YOUR GOAL: Return each line below that contains the string "long".

SUPPLIED MATERIAL:
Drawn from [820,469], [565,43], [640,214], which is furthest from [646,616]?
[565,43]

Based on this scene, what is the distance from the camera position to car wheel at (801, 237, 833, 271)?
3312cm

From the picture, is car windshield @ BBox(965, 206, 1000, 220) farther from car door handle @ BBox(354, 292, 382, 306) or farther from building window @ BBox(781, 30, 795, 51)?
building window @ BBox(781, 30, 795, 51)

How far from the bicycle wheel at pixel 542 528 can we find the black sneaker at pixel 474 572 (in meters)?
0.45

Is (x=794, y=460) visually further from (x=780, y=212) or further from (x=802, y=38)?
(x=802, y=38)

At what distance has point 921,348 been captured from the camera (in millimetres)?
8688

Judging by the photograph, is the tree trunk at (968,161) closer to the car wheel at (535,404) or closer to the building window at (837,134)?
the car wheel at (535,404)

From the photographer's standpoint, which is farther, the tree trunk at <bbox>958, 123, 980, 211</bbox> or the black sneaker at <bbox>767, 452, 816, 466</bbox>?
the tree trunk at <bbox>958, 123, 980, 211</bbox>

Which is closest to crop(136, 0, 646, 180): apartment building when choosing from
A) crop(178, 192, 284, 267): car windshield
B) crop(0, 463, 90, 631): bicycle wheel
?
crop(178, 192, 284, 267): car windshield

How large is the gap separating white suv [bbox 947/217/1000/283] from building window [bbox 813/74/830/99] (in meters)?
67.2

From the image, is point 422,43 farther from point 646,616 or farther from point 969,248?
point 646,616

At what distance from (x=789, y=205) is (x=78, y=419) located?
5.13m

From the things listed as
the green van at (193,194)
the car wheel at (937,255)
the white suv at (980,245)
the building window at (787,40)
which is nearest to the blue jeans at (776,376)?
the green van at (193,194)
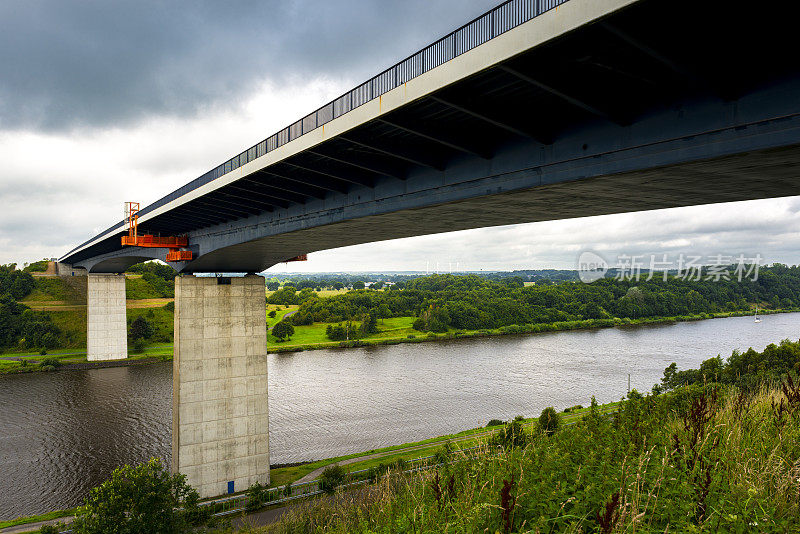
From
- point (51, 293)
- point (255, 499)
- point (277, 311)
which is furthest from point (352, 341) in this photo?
point (51, 293)

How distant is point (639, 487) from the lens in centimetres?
428

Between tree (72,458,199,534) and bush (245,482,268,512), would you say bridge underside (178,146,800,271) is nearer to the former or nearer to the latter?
tree (72,458,199,534)

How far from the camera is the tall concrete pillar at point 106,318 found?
155 ft

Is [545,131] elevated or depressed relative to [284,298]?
elevated

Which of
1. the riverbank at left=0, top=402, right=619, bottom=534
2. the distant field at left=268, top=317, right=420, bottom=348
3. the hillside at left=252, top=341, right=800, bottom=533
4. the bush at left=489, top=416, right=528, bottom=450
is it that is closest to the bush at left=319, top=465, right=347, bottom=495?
the riverbank at left=0, top=402, right=619, bottom=534

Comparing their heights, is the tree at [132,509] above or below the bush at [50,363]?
above

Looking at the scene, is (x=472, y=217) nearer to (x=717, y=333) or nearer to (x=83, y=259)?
(x=83, y=259)

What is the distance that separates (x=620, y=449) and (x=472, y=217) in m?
7.40

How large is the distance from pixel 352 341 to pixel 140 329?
79.9 feet

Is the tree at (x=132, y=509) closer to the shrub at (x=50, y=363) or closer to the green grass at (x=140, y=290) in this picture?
the shrub at (x=50, y=363)

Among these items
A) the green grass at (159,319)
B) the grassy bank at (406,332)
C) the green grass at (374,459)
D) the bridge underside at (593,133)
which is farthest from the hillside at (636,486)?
the green grass at (159,319)

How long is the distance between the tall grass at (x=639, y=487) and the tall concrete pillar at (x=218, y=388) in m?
14.6

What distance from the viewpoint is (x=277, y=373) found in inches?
1597

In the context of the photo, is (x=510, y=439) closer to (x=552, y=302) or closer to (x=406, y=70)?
(x=406, y=70)
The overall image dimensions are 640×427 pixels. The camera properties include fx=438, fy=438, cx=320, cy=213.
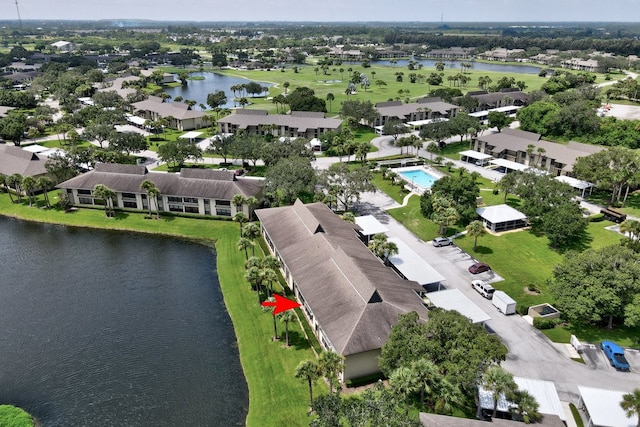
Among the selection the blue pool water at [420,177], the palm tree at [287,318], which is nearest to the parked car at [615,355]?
the palm tree at [287,318]

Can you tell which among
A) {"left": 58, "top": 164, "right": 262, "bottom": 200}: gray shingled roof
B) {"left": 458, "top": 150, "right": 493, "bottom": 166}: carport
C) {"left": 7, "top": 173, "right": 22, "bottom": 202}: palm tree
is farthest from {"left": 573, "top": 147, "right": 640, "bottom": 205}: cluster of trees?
{"left": 7, "top": 173, "right": 22, "bottom": 202}: palm tree

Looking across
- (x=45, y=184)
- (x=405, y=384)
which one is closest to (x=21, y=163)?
(x=45, y=184)

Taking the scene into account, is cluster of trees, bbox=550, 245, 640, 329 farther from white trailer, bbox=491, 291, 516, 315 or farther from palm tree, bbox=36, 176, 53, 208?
palm tree, bbox=36, 176, 53, 208

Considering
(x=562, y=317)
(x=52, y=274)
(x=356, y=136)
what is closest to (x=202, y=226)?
(x=52, y=274)

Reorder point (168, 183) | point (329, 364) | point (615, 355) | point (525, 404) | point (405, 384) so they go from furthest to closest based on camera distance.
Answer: point (168, 183) < point (615, 355) < point (329, 364) < point (525, 404) < point (405, 384)

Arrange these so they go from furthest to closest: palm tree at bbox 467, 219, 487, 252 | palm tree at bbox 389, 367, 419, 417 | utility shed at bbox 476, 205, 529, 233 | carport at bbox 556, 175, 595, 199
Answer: carport at bbox 556, 175, 595, 199 < utility shed at bbox 476, 205, 529, 233 < palm tree at bbox 467, 219, 487, 252 < palm tree at bbox 389, 367, 419, 417

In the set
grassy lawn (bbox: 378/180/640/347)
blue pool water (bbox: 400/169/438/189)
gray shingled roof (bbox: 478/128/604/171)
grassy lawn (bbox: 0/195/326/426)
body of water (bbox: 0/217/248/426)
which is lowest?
body of water (bbox: 0/217/248/426)

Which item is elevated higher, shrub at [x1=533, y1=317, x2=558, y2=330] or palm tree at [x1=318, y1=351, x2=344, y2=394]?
palm tree at [x1=318, y1=351, x2=344, y2=394]

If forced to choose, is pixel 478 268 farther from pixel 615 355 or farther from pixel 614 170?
pixel 614 170
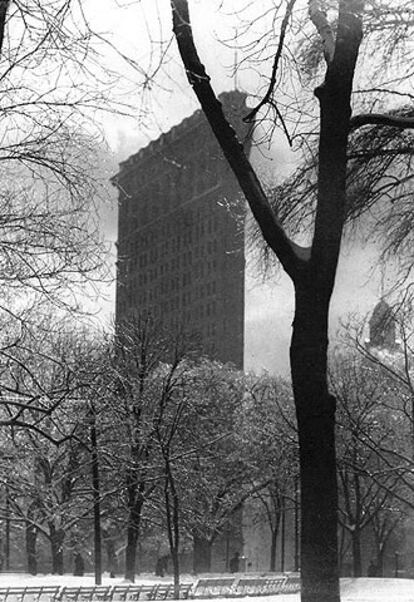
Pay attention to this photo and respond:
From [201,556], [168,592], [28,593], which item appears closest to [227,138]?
[28,593]

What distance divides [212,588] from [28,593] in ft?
27.6

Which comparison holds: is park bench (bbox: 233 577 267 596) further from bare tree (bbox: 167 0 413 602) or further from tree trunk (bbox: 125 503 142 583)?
bare tree (bbox: 167 0 413 602)

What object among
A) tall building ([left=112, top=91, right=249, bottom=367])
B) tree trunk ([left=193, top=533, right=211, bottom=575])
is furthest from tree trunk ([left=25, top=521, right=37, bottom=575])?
tall building ([left=112, top=91, right=249, bottom=367])

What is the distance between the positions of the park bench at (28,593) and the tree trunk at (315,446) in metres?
18.6

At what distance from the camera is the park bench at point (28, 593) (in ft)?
80.5

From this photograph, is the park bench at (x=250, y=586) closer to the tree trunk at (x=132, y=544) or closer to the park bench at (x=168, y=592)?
the park bench at (x=168, y=592)

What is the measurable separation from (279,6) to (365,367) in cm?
3018

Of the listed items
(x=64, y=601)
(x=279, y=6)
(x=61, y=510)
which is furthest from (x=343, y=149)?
(x=61, y=510)

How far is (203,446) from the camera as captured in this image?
37906 millimetres

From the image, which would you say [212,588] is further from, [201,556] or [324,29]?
[324,29]

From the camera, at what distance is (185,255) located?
6962cm

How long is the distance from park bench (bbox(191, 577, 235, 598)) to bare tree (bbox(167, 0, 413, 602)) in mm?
24298

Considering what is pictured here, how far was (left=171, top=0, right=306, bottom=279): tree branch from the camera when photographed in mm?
7387

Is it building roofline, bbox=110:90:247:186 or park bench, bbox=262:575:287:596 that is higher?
building roofline, bbox=110:90:247:186
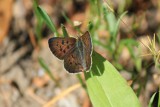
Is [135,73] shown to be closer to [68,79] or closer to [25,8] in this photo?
[68,79]

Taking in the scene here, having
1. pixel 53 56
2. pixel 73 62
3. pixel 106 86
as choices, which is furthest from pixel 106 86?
pixel 53 56

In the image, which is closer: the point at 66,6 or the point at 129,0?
the point at 129,0

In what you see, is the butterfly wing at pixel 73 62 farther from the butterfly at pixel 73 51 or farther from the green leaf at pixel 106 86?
the green leaf at pixel 106 86

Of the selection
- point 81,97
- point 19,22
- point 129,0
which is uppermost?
point 19,22

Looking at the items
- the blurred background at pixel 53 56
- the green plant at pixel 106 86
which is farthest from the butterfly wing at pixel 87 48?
the blurred background at pixel 53 56

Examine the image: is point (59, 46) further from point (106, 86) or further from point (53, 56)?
point (53, 56)

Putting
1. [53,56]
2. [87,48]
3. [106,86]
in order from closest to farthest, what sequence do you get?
[87,48], [106,86], [53,56]

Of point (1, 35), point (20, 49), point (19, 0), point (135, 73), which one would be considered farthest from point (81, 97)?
point (19, 0)
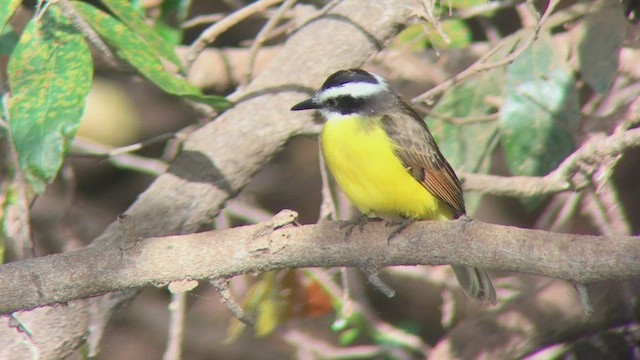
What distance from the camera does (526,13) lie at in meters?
4.94

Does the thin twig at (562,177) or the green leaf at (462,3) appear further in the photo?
the green leaf at (462,3)

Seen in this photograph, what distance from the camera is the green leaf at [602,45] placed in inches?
162

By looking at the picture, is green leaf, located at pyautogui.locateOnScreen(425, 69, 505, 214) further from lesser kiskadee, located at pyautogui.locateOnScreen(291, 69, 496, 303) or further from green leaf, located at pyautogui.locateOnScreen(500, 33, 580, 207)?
lesser kiskadee, located at pyautogui.locateOnScreen(291, 69, 496, 303)

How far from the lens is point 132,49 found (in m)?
3.23

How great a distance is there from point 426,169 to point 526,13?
154cm

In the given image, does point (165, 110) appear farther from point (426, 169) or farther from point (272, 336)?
point (426, 169)

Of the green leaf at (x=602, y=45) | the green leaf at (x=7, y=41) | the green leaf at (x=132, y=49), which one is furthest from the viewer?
the green leaf at (x=602, y=45)

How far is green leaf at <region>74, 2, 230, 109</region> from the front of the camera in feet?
10.5

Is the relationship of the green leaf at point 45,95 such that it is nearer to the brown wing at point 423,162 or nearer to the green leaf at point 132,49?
the green leaf at point 132,49

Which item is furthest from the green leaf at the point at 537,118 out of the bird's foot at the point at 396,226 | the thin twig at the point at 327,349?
the thin twig at the point at 327,349

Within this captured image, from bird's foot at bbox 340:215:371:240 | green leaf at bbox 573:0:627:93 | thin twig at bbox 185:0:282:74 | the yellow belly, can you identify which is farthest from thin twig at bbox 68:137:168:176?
green leaf at bbox 573:0:627:93

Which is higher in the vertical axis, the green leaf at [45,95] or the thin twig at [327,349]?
the green leaf at [45,95]

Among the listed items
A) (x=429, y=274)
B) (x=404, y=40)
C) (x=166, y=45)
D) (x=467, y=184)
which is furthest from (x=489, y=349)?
(x=166, y=45)

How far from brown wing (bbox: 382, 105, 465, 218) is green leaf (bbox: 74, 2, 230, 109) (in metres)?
0.94
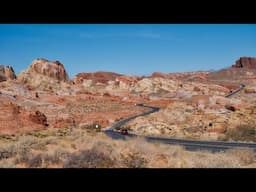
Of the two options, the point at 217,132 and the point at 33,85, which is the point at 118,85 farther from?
the point at 217,132

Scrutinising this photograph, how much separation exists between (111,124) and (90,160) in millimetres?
29488

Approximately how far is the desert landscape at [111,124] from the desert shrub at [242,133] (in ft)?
0.21

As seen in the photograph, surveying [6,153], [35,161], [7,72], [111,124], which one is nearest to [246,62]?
[7,72]

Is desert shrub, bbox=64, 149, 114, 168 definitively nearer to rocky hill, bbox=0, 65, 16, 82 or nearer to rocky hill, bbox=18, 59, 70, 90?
rocky hill, bbox=18, 59, 70, 90

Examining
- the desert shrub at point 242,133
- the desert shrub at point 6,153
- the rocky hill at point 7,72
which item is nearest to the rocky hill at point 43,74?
the rocky hill at point 7,72

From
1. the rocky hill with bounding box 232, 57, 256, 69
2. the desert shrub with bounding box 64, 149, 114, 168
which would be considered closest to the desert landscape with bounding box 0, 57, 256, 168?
the desert shrub with bounding box 64, 149, 114, 168

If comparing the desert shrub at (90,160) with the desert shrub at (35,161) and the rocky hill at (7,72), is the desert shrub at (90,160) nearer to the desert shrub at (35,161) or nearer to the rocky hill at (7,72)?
the desert shrub at (35,161)

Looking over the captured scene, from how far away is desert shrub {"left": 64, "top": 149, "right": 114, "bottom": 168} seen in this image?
8.06 metres

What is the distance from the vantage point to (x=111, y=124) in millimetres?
37688

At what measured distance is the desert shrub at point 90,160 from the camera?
8.06 m

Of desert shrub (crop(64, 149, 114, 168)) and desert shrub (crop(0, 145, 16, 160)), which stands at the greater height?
desert shrub (crop(64, 149, 114, 168))

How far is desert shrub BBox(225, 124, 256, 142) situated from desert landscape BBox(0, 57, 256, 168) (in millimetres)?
65
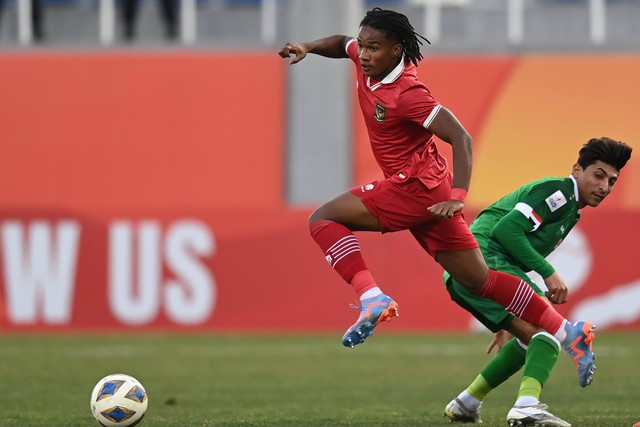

REPLY:
How long is the distance between the tall grass at (x=639, y=487) and the tall concrete pillar at (x=218, y=388) in m?
How long is the distance from park bench (bbox(191, 577, 235, 598)) to bare tree (bbox(167, 0, 413, 602)) in mm?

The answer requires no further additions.